Available data:
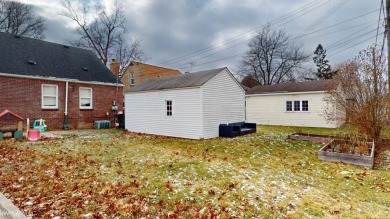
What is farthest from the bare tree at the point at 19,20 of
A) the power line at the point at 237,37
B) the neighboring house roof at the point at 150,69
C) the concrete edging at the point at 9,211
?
the concrete edging at the point at 9,211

Exercise objective:
Rewrite the records above as a two-column CSV with the headers "text" and "answer". Give one row per record, put each field in double quotes, replace line breaks with spaces, and leave out the pictures.

Result of the task:
text,answer
"What is farthest from the bare tree at the point at 19,20 of A) the power line at the point at 237,37 B) the neighboring house roof at the point at 150,69 C) the concrete edging at the point at 9,211 ?","the concrete edging at the point at 9,211"